Economic stability and policy prospects

Despite the political uncertainty, signs indicate that the UK economy is stabilizing after a brief recession last year. Positive trends in forward-looking indicators such as the PMI and consumer confidence, along with declining headline inflation due to easing goods inflation, suggest potential for the BoE to consider rate cuts earlier than the US Federal Reserve.

A stable policy stance under a Labour government could sustain this economic trajectory, with a focus on supply-side reforms and reducing post-Brexit trade barriers. Labour's plans to increase investments in green projects could also support long-term economic growth.

GBP and FTSE 100 future scenarios

While the market has not seen major changes leading up to the election, historical trends indicate that sterling tends to weaken due to election uncertainty. However, the pound has recently strengthened, likely due to the closely aligned economic policies of the major parties, which have mitigated market fears.

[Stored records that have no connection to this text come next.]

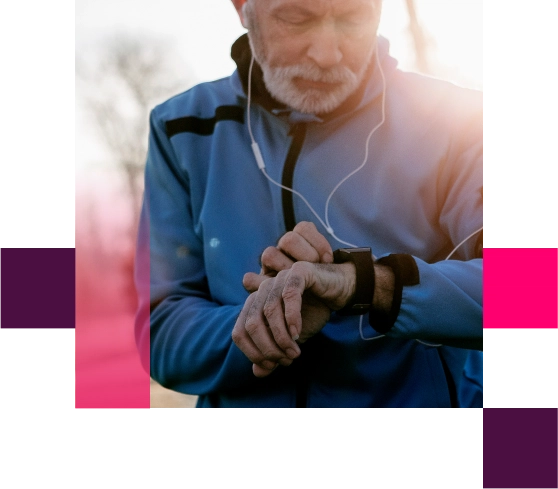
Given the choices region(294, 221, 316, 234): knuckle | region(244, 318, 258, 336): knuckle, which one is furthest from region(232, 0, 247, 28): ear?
region(244, 318, 258, 336): knuckle

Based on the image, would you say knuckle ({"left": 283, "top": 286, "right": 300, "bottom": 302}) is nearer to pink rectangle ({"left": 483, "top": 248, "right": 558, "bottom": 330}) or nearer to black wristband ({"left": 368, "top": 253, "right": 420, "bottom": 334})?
black wristband ({"left": 368, "top": 253, "right": 420, "bottom": 334})

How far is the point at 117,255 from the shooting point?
1.92 metres

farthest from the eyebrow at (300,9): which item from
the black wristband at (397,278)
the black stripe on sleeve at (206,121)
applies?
the black wristband at (397,278)

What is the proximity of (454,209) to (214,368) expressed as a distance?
0.77 metres

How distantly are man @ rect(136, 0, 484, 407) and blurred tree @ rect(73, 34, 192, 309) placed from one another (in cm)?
7

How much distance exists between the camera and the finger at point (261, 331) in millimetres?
1448

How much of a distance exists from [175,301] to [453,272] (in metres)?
0.75

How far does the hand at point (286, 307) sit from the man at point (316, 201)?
12 centimetres

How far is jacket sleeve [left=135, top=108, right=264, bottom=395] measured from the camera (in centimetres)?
174

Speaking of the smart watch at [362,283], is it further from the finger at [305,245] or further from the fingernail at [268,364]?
the fingernail at [268,364]

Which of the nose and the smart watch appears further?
the nose

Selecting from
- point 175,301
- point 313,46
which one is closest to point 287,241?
point 175,301

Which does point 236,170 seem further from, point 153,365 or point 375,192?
point 153,365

Interest rates and inflation remain key considerations. Despite headline inflation being within target, services inflation, which constitutes 80% of the British economy, remains high. A Labour government is unlikely to make significant changes to interest rate policies, although pro-growth initiatives could make inflation more persistent, prompting the BoE to be cautious about rate cuts.

The FTSE 100 may see a slight boost from the election, but the UK's leading share index is more likely to benefit from an improving economic outlook. Inflation has eased back to the Bank of England's 2% target, down from a peak of 11.1% in October 2022. Meanwhile, the UK economy grew by 0.7% in Q1 as the country emerged from a shallow recession.

These factors, along with investor bets on an interest rate cut later this year, have supported the FTSE 100's strong performance in 2024. The index has gained more than 5% so far this year and has broken above the psychologically important 8,000-point mark. The prospect of a period of political stability could facilitate a further rise to the 10,000-point range over the medium to long term. So the election’s impact on currency markets is likely to be muted.

Historical perspective and market trends

Following elections, GBP/USD has historically appreciated by an average of 3.5% within the first 100 days, regardless of the winning party. While markets tend to perceive Conservative victories as more favorable for the economy, Labour Prime Minister Tony Blair's landslide victory in 1997 saw a 4% rally in GBP/USD, demonstrating that a Labour government does not necessarily weaken the pound.

This snap election carries significant implications for the UK and GBP's trajectory in both the short and long term.